= Brano di partenza =
In realtà, dopo la prima esperienza allucinatoria, quando «improvvisamente, dal vano della porta che dalla stanza da letto immette nella sala, vide avanzare verso di lei, come incalzata dal vento, una fitta nebbia rossastra o una fumata che fosse, la quale invadeva la stanza fino al soffitto, poi, allucinante e terribile, ne balzò fuori un guerriero antico armato di tutto punto, rivestito di ferro da capo al piè», presentandosi come Malaffa, il fratello di re Archidamo, la ‘frequentazione’ di Vita con il nobile spartano continuò per un po’, a prescindere dalle caroselle.

Infatti, la notte seguente la visione di Malaffa (del quale le fonti storiche ignorano l’esistenza!) si ripropose nelle stesse modalità della notte precedente. Dopo aver invocato con fede «i santi del cielo nonché le anime purganti con San Pietro in Bevagna, famosissimo taumaturgo della zona» ed essersi segnata ripetutamente, «domani se ne parlerà» disse Vita. Così, «pensando che non si trattasse d’altro che del diavolo in persona, o, Dio liberi, della cosiddetta tentazione, purificò la casa spargendo acqua lustrale in ogni angolo e recitando avemarie fino a sganasciarsi, e, tuttavia, incredibile a dirsi, appena a letto, invece di un guerriero ne vide due».

= Materiale di lavoro =
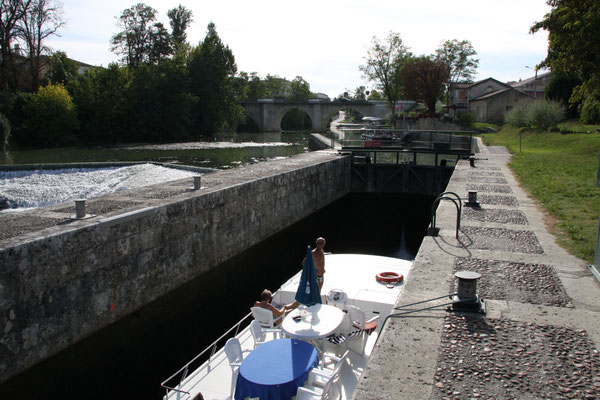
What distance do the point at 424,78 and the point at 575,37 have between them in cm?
3501

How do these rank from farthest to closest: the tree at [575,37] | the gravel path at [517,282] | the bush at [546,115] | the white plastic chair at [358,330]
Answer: the bush at [546,115] → the tree at [575,37] → the white plastic chair at [358,330] → the gravel path at [517,282]

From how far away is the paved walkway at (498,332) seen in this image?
4133 millimetres

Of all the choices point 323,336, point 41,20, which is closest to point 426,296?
point 323,336

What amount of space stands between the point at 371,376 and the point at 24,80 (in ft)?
178

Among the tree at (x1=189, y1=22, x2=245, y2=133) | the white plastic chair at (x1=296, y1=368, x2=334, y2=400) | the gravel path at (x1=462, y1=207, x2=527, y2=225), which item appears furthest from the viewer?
the tree at (x1=189, y1=22, x2=245, y2=133)

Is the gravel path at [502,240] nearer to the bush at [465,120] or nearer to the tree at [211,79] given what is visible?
the bush at [465,120]

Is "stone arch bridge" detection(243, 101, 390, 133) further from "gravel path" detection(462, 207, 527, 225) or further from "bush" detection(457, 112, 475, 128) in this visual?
"gravel path" detection(462, 207, 527, 225)

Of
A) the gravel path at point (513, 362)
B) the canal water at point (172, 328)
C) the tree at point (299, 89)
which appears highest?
the tree at point (299, 89)

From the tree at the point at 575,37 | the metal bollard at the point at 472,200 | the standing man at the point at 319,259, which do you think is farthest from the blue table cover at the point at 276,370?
the tree at the point at 575,37

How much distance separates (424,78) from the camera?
173 feet

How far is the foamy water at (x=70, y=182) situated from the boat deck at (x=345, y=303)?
11.2 m

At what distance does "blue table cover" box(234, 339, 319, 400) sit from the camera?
16.1 ft

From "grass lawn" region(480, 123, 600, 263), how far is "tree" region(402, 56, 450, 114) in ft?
72.3

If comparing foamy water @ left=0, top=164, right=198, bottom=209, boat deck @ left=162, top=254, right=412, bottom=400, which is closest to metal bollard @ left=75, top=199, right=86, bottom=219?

= Breve esercizio 1 =
Inserisci in una tabella Markdown, con le colonne «Numero» e «Riga», la parte delle voci che si apre con la riga contenente "114) in ft?" e si chiude con l'ultima riga delle voci, tralasciando le righe vuote.
= Breve esercizio 2 =
Scrivi il seguito del brano sulle apparizioni notturne di Vita a partire dall'ultima frase riportata.

= Svolgimento 1 =
| Numero | Riga |
|---|---|
| 1 | From "grass lawn" region(480, 123, 600, 263), how far is "tree" region(402, 56, 450, 114) in ft? |
| 2 | 72.3 |
| 3 | If comparing foamy water @ left=0, top=164, right=198, bottom=209, boat deck @ left=162, top=254, right=412, bottom=400, which is closest to metal bollard @ left=75, top=199, right=86, bottom=219? |

= Svolgimento 2 =
Il secondo guerriero, indossava un’armatura di ferro lavorata a sbalzo, armato di tutto punto, con l’elmo in testa e con una croce d’oro sul petto. La descrizione fisica del re spartano è riportata dettagliatamente, sempre attraverso le parole della signora Vita, nell’articolo di Mario D’Amico: « (…) indossa una lunga veste, una barba bionda gli cade sul petto e dimostra apparentemente una cinquantina d’anni. Sulla testa ha un turbante alla foggia turca ed una collana a grossissime maglie, con al centro un enorme medaglione che brilla di luce vivissima, gli pende dal collo».

«Sono Archidamo III, re di Sparta» favellò; «ora fai attenzione e non tremare. Devi sapere che a Manduria ci sono infiniti tesori, tra cui quello mio personale che si trova in questo punto [il Fonte Pliniano] (…) Tu devi soltanto guidare quelli che scaveranno, che debbono obbedirti. Poi ti daranno una terza parte di quanto si troverà e tu la darai ai poveri. Intesi?». In realtà, del favoloso tesoro d’Archidamo si ha notizia fin dall’antichità, da quando si diceva che i soldati messapici, dopo la vittoria sui tarentini avevano offerto agli dèi mandorle d’oro, appendendole sull’albero che sorge presso il lucernario del famosissimo Fonte Pliniano.

Dopo questa rivelazione, Archidamo e Vita divennero buoni amici e il re spartano le appariva all’improvviso, senza più alcun cerimoniale: «Provo un dolore alla nuca» spiega Vita «sento la testa che mi gira, ohi mamma, ohi ma’, e lo vedo».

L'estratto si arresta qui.